* _Task goal_: Rewrite the part of the items below that opens with the line containing "Arrange these from" and closes with the line containing "Answer: the glazed", both ends included, as a Markdown table with the columns Row and Line. Number each line in Row, and leave out blank lines.

* _Material for this exercise_:
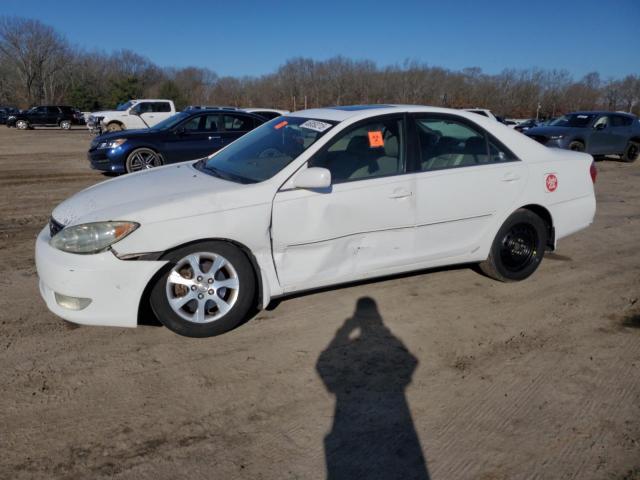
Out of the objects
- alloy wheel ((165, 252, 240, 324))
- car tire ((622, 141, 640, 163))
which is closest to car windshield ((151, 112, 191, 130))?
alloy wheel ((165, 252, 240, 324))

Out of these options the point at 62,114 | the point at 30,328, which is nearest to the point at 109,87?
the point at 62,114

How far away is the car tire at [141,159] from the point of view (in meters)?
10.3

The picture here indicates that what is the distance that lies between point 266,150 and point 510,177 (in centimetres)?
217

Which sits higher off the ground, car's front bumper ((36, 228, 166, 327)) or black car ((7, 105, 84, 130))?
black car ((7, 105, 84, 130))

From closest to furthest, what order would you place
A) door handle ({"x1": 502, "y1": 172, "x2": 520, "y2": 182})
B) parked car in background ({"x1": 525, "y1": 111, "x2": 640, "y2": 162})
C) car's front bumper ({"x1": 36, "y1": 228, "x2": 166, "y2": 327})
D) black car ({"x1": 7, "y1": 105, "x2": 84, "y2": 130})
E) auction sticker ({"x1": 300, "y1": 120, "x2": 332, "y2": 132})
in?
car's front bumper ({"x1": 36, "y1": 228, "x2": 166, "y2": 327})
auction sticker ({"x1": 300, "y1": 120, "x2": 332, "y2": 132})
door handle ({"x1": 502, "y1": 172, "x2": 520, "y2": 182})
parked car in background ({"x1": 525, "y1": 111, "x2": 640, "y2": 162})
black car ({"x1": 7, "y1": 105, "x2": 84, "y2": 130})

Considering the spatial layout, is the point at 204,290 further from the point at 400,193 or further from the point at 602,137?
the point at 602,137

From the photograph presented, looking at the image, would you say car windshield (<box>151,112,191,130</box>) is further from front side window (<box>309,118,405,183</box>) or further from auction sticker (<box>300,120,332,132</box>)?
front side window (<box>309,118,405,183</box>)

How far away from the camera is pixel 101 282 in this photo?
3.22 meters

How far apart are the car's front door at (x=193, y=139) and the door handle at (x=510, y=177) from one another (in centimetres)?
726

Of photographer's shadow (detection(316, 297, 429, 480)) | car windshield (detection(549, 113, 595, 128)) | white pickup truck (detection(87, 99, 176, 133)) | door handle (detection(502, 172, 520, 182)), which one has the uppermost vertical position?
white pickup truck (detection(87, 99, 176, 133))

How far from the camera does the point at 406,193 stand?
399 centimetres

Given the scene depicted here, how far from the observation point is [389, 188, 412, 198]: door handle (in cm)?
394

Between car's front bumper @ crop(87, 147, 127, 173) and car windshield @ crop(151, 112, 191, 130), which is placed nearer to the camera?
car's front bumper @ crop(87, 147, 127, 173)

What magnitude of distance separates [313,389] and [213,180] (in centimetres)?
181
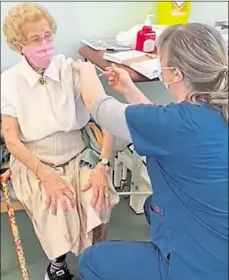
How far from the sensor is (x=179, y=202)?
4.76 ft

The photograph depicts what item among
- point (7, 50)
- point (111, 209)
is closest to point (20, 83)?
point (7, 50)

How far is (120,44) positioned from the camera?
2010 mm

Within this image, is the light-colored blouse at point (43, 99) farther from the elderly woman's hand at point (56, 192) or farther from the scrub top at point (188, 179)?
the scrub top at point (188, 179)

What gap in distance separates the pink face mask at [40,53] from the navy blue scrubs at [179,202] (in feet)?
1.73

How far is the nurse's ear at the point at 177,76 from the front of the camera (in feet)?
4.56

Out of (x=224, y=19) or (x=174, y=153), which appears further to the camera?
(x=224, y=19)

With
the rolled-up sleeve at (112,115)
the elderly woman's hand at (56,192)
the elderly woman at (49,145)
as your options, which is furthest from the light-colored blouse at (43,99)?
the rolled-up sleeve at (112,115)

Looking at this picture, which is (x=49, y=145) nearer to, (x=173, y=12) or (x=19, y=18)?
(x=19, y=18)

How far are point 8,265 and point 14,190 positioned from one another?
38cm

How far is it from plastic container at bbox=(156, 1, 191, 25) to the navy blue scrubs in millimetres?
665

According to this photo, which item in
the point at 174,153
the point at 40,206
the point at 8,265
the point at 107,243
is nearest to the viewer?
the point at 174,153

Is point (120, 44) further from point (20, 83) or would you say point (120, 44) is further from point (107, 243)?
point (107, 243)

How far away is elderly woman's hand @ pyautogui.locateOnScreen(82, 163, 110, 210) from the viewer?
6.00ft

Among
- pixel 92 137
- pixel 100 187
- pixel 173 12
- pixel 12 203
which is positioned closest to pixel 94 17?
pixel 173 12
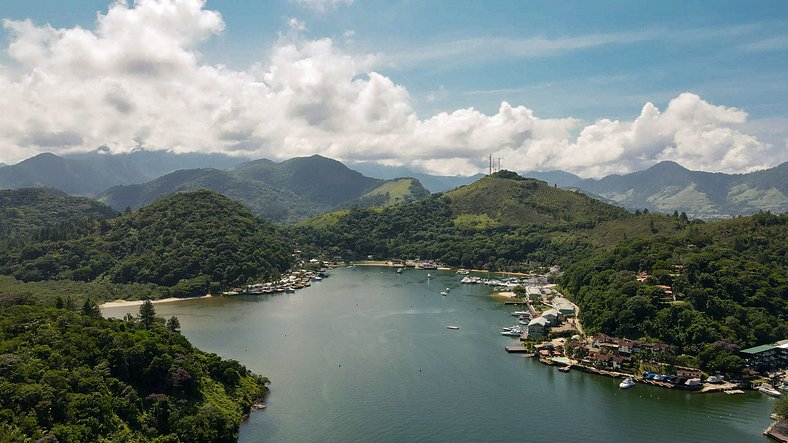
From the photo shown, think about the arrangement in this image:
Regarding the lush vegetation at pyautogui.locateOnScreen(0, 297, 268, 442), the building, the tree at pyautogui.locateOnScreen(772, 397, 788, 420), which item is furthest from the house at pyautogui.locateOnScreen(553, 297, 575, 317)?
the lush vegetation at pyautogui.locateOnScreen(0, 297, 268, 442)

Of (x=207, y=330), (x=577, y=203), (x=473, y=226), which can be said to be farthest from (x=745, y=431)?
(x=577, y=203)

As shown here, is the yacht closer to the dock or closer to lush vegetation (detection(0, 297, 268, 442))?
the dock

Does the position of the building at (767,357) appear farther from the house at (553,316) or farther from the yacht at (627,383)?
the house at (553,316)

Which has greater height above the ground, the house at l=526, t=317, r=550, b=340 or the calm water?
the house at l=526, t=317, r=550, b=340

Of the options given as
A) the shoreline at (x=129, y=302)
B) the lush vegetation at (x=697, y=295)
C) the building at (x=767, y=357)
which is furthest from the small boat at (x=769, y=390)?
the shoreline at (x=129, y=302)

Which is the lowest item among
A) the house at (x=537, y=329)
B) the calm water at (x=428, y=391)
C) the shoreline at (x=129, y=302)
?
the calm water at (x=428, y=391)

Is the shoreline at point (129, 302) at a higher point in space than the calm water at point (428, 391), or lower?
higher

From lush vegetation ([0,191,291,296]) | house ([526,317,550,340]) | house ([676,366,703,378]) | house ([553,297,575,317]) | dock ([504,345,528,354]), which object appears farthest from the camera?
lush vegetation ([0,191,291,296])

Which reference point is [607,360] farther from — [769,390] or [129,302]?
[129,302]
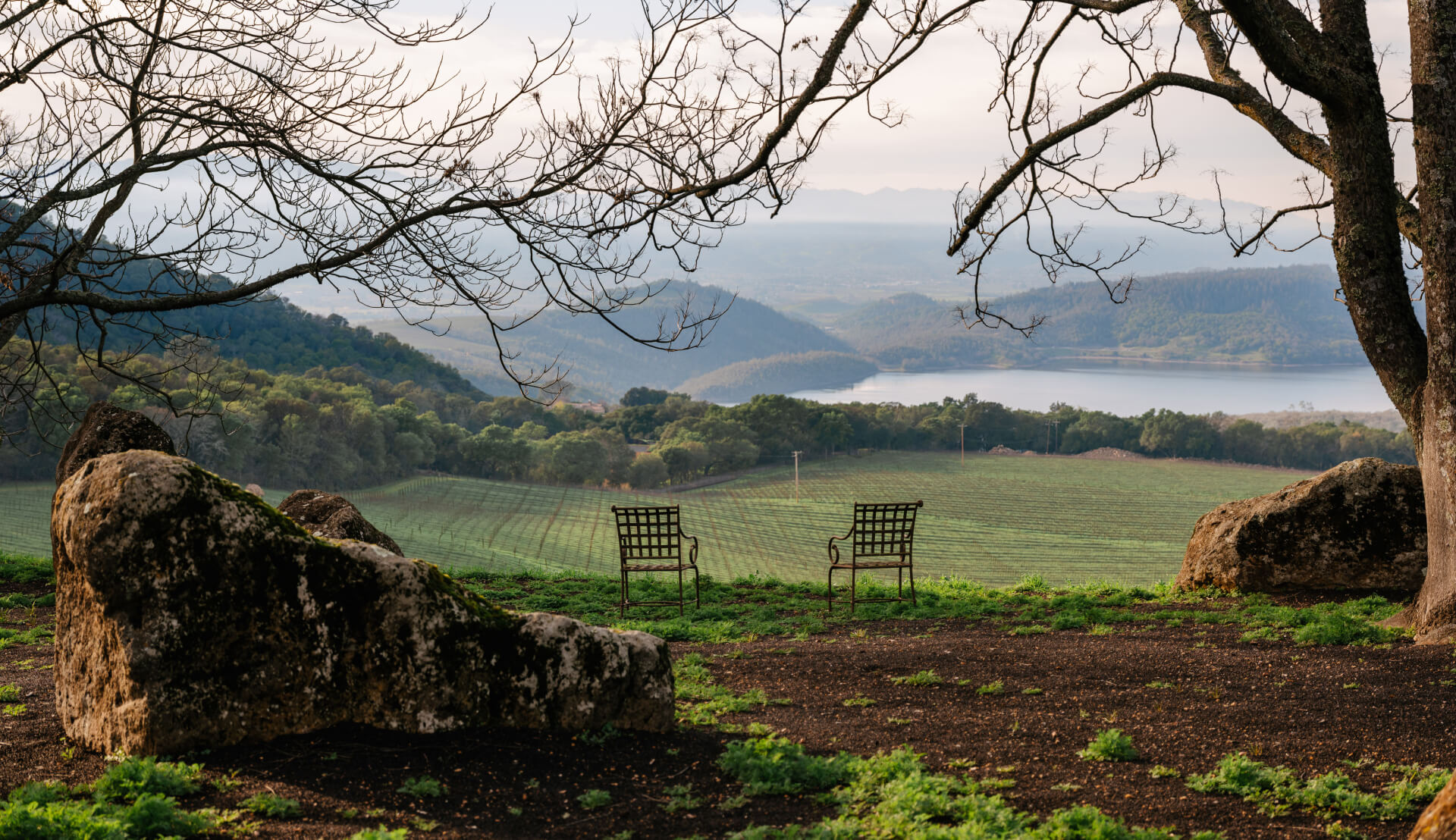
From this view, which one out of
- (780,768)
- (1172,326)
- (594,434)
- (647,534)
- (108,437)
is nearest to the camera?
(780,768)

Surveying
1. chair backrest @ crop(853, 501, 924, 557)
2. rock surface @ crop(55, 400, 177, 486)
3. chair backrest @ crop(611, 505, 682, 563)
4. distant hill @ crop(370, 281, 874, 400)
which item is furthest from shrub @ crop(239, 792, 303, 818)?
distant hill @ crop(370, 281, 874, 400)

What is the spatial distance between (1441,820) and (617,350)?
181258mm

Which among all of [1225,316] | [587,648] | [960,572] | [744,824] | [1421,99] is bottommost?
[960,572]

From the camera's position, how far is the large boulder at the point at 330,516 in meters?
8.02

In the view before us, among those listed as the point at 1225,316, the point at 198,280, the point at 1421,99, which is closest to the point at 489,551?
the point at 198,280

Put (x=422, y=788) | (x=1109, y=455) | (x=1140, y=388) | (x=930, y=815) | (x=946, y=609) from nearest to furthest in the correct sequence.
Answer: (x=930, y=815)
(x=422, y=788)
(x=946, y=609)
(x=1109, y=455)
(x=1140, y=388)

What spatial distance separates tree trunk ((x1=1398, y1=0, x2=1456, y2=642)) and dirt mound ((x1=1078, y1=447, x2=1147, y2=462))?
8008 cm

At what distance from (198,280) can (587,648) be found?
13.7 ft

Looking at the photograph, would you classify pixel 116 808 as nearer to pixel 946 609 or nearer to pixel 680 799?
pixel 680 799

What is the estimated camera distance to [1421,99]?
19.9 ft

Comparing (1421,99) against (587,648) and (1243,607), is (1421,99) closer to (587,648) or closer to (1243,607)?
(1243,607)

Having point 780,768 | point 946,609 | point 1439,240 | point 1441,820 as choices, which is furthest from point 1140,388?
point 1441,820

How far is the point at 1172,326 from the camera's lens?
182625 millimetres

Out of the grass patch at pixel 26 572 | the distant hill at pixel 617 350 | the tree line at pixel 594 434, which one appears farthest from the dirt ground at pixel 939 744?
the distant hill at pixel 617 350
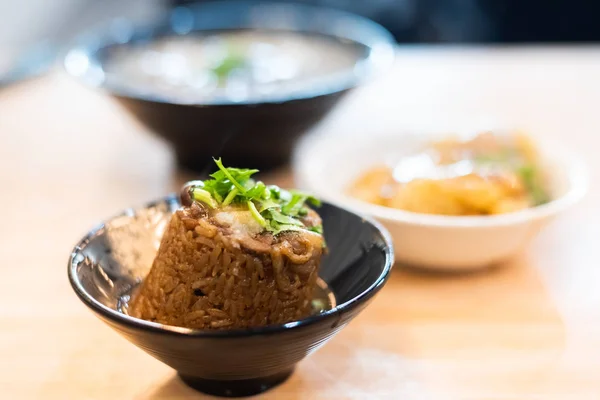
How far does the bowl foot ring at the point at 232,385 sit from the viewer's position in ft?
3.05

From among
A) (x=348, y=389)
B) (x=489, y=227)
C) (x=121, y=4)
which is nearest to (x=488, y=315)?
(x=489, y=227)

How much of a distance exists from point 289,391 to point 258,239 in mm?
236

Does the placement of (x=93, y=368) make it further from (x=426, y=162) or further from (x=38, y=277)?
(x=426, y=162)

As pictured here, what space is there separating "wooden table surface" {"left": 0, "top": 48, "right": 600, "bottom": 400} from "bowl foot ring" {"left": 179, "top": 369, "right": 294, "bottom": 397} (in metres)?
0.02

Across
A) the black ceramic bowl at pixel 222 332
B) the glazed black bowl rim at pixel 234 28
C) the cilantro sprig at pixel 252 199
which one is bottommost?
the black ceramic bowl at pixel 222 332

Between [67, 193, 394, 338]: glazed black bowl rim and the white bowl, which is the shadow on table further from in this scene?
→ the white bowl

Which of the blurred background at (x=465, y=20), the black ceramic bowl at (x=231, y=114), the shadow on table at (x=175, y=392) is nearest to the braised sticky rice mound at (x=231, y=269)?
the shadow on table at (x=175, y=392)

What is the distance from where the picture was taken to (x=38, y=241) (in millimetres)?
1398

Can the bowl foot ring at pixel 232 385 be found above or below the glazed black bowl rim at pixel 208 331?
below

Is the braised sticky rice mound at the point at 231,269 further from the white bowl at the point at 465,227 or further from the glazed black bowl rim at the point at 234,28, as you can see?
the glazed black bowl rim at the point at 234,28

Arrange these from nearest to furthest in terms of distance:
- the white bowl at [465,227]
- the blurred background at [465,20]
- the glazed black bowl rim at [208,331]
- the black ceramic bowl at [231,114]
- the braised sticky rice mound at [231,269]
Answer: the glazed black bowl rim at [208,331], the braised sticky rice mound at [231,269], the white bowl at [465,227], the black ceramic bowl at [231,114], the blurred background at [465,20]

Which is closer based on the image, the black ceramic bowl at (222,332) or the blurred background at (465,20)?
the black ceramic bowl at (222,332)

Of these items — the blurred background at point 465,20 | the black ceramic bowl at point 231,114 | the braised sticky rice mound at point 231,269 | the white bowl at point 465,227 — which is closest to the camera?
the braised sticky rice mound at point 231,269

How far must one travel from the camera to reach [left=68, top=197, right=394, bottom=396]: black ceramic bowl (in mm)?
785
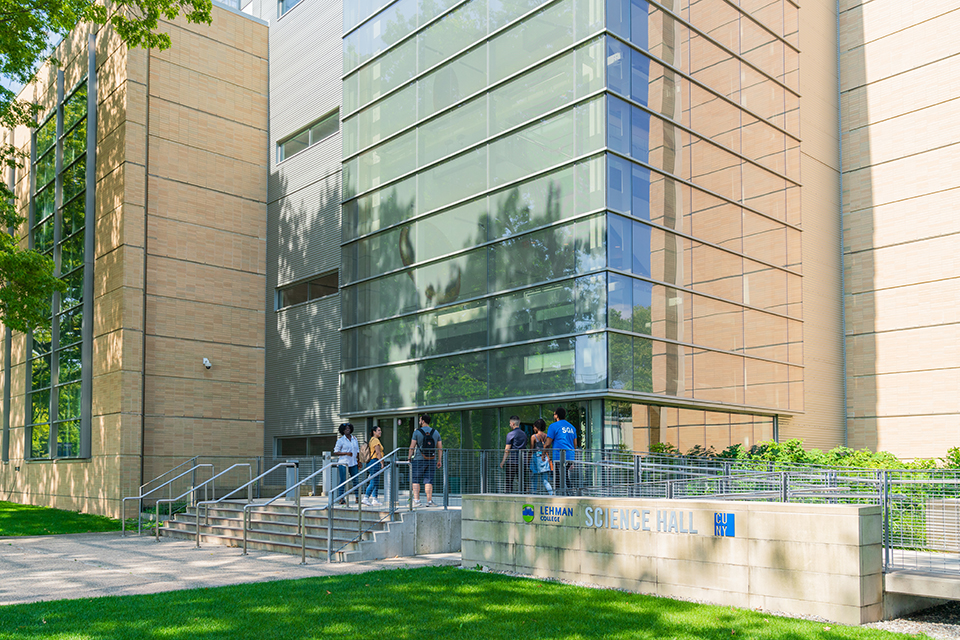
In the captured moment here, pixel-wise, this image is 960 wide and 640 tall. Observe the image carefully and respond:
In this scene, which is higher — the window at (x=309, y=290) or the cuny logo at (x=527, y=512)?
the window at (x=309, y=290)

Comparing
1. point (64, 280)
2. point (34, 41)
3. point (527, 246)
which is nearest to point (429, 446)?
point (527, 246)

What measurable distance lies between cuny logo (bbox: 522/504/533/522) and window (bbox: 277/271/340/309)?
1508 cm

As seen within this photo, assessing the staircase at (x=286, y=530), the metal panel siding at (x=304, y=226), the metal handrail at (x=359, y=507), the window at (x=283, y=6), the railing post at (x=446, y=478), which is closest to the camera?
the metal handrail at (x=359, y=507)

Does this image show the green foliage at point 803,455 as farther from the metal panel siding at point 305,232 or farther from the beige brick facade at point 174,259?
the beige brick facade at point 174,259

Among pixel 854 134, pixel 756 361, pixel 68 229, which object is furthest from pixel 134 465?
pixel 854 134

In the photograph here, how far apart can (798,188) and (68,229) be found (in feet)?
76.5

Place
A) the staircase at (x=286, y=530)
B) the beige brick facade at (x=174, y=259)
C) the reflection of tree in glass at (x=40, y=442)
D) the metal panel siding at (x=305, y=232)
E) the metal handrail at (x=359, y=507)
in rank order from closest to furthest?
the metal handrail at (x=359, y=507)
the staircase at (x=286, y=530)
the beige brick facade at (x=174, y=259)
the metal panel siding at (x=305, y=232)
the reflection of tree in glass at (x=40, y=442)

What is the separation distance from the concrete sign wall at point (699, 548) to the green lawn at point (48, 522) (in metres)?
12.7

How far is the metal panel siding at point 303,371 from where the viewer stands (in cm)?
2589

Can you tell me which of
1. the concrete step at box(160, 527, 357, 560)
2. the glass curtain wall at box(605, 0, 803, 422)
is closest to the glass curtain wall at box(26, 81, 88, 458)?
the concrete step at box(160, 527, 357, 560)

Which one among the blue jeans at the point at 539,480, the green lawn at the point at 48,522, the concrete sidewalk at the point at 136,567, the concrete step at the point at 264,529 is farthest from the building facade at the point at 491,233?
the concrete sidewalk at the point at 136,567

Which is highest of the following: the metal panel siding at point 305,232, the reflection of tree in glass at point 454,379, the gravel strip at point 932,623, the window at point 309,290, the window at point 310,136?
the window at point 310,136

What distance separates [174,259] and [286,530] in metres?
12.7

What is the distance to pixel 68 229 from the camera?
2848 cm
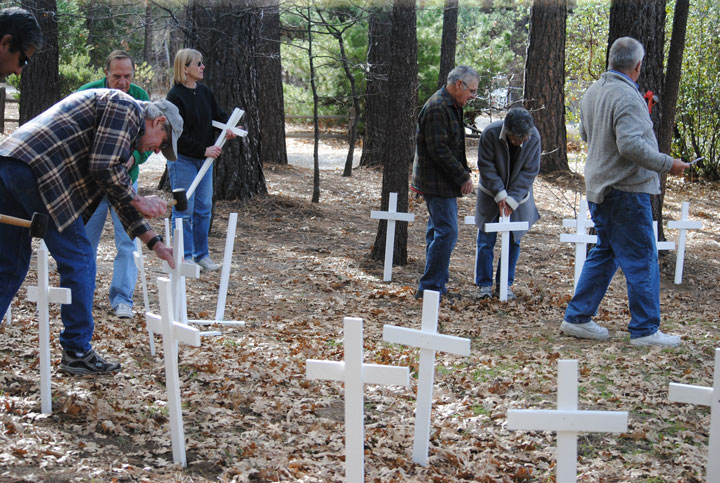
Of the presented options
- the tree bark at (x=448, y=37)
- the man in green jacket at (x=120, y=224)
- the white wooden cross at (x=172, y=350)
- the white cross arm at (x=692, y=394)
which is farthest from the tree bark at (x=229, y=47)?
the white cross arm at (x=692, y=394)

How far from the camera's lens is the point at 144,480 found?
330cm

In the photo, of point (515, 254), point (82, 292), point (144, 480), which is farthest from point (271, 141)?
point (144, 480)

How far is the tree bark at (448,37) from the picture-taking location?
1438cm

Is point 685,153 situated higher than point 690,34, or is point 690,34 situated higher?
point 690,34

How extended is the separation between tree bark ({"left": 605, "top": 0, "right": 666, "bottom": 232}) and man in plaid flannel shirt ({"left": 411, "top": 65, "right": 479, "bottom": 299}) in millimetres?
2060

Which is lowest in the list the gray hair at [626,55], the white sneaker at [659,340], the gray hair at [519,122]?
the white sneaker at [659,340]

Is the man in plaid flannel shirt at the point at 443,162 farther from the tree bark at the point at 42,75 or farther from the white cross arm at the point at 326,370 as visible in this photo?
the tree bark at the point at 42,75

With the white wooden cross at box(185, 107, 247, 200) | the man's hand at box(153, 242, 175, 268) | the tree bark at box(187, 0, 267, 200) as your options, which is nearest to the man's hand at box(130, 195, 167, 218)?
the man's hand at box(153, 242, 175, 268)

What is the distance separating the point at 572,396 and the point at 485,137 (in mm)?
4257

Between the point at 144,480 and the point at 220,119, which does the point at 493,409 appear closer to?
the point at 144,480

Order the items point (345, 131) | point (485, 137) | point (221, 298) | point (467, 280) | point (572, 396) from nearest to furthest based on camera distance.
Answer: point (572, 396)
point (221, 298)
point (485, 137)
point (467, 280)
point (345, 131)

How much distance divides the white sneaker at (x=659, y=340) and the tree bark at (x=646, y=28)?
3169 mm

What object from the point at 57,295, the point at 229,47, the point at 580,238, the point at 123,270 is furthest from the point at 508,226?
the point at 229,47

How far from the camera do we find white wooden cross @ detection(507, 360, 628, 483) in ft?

* _Response_:
| Row | Line |
|---|---|
| 1 | Arrange these from nearest to furthest in terms of distance: |
| 2 | - the white bowl at [465,227] |
| 3 | - the blurred background at [465,20] |
| 4 | - the glazed black bowl rim at [208,331] |
| 5 | - the black ceramic bowl at [231,114] |
| 6 | - the braised sticky rice mound at [231,269] |
| 7 | Answer: the glazed black bowl rim at [208,331], the braised sticky rice mound at [231,269], the white bowl at [465,227], the black ceramic bowl at [231,114], the blurred background at [465,20] |